# Anyone familiar with this Scott's spreader?



## Keepin It Reel (Feb 20, 2019)

I didn't know Scotts made a spreader so similar to a Lesco


----------



## The Anti-Rebel (Feb 16, 2019)

they don't anymore. Now those are made and sold by the andersons. If it's for sale at a good price, I'd snatch it up quick.


----------



## Keepin It Reel (Feb 20, 2019)

It's actually a really good price. Just waiting on the guy to respond to see if it's still available.


----------



## TulsaFan (May 1, 2017)

MeanDean said:


> I didn't know Scotts made a spreader so similar to a Lesco


Here is the link for the Andersons thread with more info on the spreader or if you have questions about it.


----------



## Keepin It Reel (Feb 20, 2019)

TulsaFan said:


> MeanDean said:
> 
> 
> > I didn't know Scotts made a spreader so similar to a Lesco
> ...


Thanks! I'm familiar with The Anderson's spreader but I didn't know this same design came with other branding years ago.


----------



## TulsaFan (May 1, 2017)

MeanDean said:


> TulsaFan said:
> 
> 
> > MeanDean said:
> ...


Were you able to buy it?


----------



## Keepin It Reel (Feb 20, 2019)

TulsaFan said:


> MeanDean said:
> 
> 
> > TulsaFan said:
> ...


The dude is 3 hours from me and he's going to check shipping rates Monday.


----------



## Keepin It Reel (Feb 20, 2019)

Is this also an Anderson's?


----------



## TulsaFan (May 1, 2017)

Yes, or at least a variation of it. You can see the orange helix cone.


----------



## Keepin It Reel (Feb 20, 2019)

TulsaFan said:


> Yes, or at least a variation of it. You can see the orange helix cone.

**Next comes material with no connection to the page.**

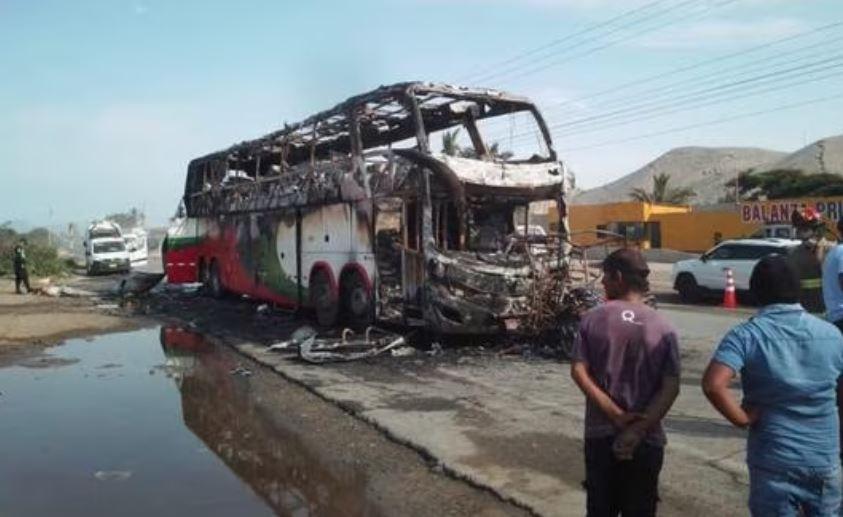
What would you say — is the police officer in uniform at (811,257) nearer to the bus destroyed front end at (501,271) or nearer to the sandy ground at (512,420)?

Thanks. It doesn't have the "edge guard" like the others I've seen.

Here are a few more photos...


----------



## TulsaFan (May 1, 2017)

It doesn't have the third hole shut off as well.


----------



## Keepin It Reel (Feb 20, 2019)

Think I'll pass on this one. Thanks for the input and knowledge!


----------



## Mets367 (Oct 9, 2019)

Guess what I bought yesterday? Yup, the one and only spreader this thread started with.


----------



## TulsaFan (May 1, 2017)

Mets367 said:


> Guess what I bought yesterday? Yup, the one and only spreader this thread started with.

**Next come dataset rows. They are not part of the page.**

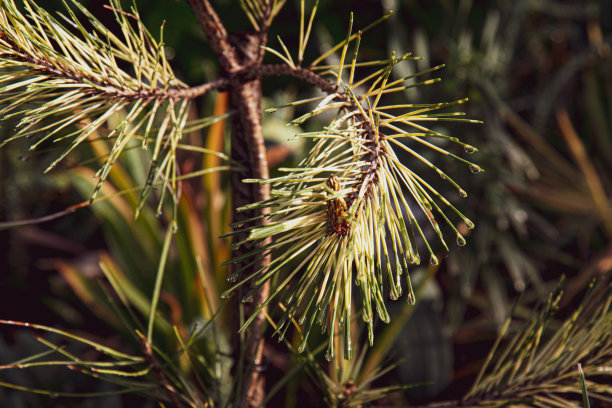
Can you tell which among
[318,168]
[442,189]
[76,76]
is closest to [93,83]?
[76,76]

Were you near South Carolina?


----------



## Mets367 (Oct 9, 2019)

I was last weekend but didn't see it pop up in my FB Marketplace till Thursday evening. Reached out to seller and had my best friend who lives on HH pick it up for me. He will figure out how to ship it to me in Indiana. Can't wait to see it up close. Have all winter to take it apart and build it back up. Yay me!


----------



## TulsaFan (May 1, 2017)

Mets367 said:


> I was last weekend but didn't see it pop up in my FB Marketplace till Thursday evening. Reached out to seller and had my best friend who lives on HH pick it up for me. He will figure out how to ship it to me in Indiana. Can't wait to see it up close. Have all winter to take it apart and build it back up. Yay me!


Congrats!


----------



## Butter (Nov 14, 2017)

@Mets367 
Awesome! Your gonna love that spreader.
Not to sound too dramatic but mine has been life changing!
Congrats!


----------



## dacoyne (May 27, 2018)

Awesome, another member to the club. The whole assembly comes apart pretty easily to break down for shipping and replacing of parts. Parts are cheap and easy to come by with a phone call to The Andersons. Check out the Andersons spreader thread on here. I also have a Scotts branded one like yours. You're gonna love it
https://thelawnforum.com/viewtopic.php?t=7923


----------



## Mets367 (Oct 9, 2019)

Thanks guys. I've been lurking for a cpl of weeks and basically memorized the Andersons thread already &#128514;


----------